━━━━━ SELECTED PASSAGE ━━━━━

The Abbott & Costello Show: The Baseball Player (NBC, 1947)
That would be Lou (Costello), who gets the unlikely telegram that he’s been asked to fill in for Joe DiMaggio with the New York Yankees . . . which provides a very convenient excuse for Abbott & Costello to perform, yet again, the routine which will remain their signature long after both men have gone uneasily to their rewards.
The part that everyone is likely to forget from tonight’s performance is that Hall of Fame pitcher Bob Feller provides a hook around which Abbott & Costello deliver a routine nearly as classic as “Who’s on First” . . . even if their radio contract doesn’t call for performing “Feller Pitching” at least twice a season.
This is not to distract you from the pleasure of Abbott & Costello having their typical madcap mangle at Feller’s expense. But, much like “Who’s on First,” it’s just as much fun to read from the script while you listen.

━━━━━ INFORMATION PROVIDED ━━━━━

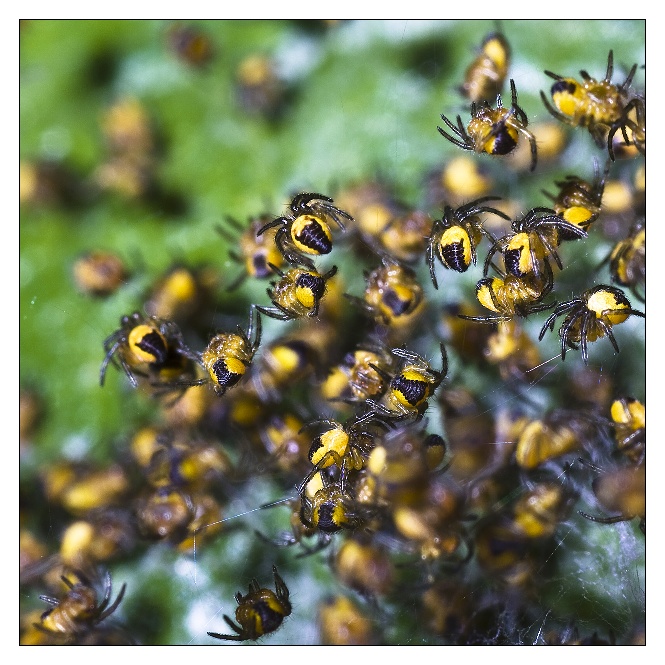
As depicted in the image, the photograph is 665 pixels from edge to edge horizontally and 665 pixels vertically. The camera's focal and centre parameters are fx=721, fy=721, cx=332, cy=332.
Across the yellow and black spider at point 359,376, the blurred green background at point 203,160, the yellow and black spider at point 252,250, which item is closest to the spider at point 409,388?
the yellow and black spider at point 359,376

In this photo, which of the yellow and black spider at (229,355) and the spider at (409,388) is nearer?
the spider at (409,388)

━━━━━

-- WHAT YOU NEED TO DO --
(a) In the radio show description, whom is Lou asked to fill in for?
(b) Edit the radio show description: give it again starting at "That would be" and ending at "twice a season.", with "telegram" replaced by "letter".
(c) Shorten the paragraph of the radio show description that begins "The part that everyone is likely to forget" while keeping its main facts.

-- ANSWERS FOR THE EXERCISE --
(a) Joe DiMaggio with the New York Yankees.

(b)
That would be Lou (Costello), who gets the unlikely letter that he’s been asked to fill in for Joe DiMaggio with the New York Yankees . . . which provides a very convenient excuse for Abbott & Costello to perform, yet again, the routine which will remain their signature long after both men have gone uneasily to their rewards.
The part that everyone is likely to forget from tonight’s performance is that Hall of Fame pitcher Bob Feller provides a hook around which Abbott & Costello deliver a routine nearly as classic as “Who’s on First” . . . even if their radio contract doesn’t call for performing “Feller Pitching” at least twice a season.

(c) The easily forgotten part of tonight's show is that Hall of Fame pitcher Bob Feller gives Abbott & Costello a hook for "Feller Pitching," a routine nearly as classic as "Who's on First," even though their radio contract doesn't require them to perform it at least twice a season.